Two approaches have been proposed for quantifying lipid synthesis rates in vivo. One approach is to administer a carbon labeled precursor such as 13C-acetate during a continuous infusion and determining enrichment in lipids. The Deuteromic approach uses a bolus oral dose of labeled water, deuterium oxide (D2O), to enrich lipids.
When 13C-labeled tracers are used, there are some serious limitations:
- Continuous infusions require special facilities
- Infusion protocols are over short time periods
- Subjects are confined
- True precursor enrichment is difficult to measure
- Experiments are costly due to sterile IV solutions
- Difficult to test many subjects at once
Labeling with deuterated water is a more convenient and less costly alternative for measuring lipid kinetics.
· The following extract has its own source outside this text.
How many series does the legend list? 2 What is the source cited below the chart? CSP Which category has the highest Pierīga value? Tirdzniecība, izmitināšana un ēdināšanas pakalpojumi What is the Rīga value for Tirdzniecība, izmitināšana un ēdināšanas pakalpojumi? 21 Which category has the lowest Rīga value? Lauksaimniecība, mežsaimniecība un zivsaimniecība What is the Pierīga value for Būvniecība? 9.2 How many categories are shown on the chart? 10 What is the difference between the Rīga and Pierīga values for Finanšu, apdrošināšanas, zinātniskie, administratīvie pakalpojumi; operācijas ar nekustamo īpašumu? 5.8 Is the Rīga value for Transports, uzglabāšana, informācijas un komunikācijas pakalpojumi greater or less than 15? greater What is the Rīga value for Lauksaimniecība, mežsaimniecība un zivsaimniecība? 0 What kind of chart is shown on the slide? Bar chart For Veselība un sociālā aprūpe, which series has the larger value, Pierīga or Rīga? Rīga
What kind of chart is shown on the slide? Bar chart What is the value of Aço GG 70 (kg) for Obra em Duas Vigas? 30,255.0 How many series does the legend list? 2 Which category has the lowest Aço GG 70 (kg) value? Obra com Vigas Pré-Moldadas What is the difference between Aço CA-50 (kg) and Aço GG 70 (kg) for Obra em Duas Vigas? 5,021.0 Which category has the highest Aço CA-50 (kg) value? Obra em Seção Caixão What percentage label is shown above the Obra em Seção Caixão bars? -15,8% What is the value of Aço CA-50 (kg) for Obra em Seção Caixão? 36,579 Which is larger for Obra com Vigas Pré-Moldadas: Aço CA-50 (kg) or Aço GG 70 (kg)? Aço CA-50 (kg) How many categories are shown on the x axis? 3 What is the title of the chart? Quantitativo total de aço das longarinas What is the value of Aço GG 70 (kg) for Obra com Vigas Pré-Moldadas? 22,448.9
The basis of the technique is that deuterium oxide rapidly equilibrates with total body water. The deuterium atom labels acetyl-CoA through various enzymatic reactions in the Krebs cycle.
Deuteromic studies are easy to conduct. Only a single oral dose of deuterium oxide (1 gram/kg BW) is required. Blood samples are collected for lipid enrichment prior to dosing and after 4-24 hours. The precursor enrichment of total body water is easily measured with plasma, saliva or urine.
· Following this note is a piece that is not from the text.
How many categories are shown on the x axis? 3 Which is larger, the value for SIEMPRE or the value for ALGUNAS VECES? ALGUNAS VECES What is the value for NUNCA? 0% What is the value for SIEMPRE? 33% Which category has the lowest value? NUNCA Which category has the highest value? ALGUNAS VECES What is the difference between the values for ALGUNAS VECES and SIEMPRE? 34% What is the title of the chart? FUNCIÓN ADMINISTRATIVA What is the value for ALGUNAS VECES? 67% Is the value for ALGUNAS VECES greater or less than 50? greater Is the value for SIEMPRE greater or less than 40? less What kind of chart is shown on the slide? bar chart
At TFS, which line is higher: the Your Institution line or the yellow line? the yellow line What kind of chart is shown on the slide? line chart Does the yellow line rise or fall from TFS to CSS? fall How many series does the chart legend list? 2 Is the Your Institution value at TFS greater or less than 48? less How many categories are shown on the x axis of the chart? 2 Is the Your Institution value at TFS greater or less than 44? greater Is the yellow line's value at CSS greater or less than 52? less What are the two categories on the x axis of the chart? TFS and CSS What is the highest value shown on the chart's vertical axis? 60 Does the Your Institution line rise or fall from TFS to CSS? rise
Gas chromatography combustion isotope ratio mass spectrometry (GCC-IRMS) is used to measure very low levels of deuterium in plasma or tissue lipids. The GCC-IRMS separates derivatized fatty acids and cholesterol by gas chromatography. The lipid peaks are then combusted to hydrogen gas at 1450°C, which is analyzed by isotope ratio mass spectrometry. We can detect enrichment levels of 0.001% of deuterium with accuracy and precision. The fractional de novo lipogenesis rate is calculated from the average enrichment of deuterium in fatty acids or cholesterol.